# WHAT IS EXPECTED
Any picture in the listing is left out of the copy; all else is duplicated exactly.

*** Block opens ***

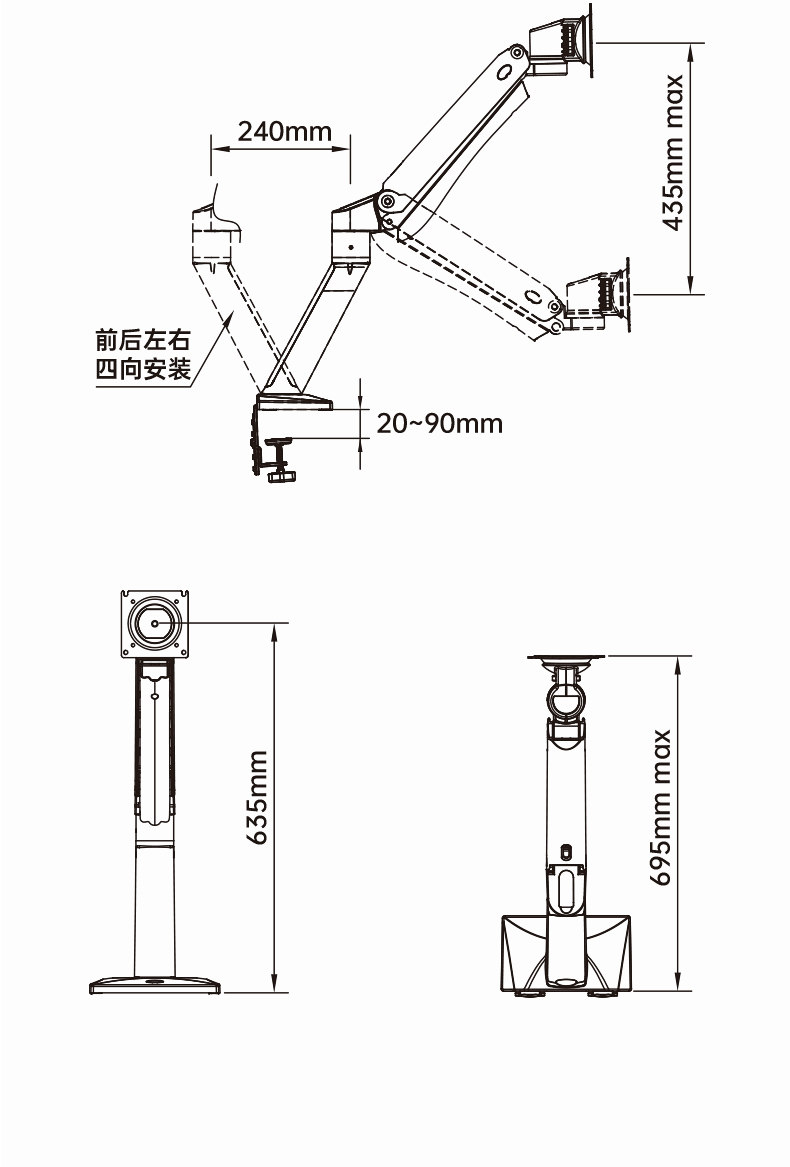 240mm

435mm max

前后左右
四向安装

20~90mm

635mm

695mm max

*** Block closes ***

# SOLUTION FOR THIS EXERCISE
 240mm

435mm max

前后左右
四向安装

20~90mm

635mm

695mm max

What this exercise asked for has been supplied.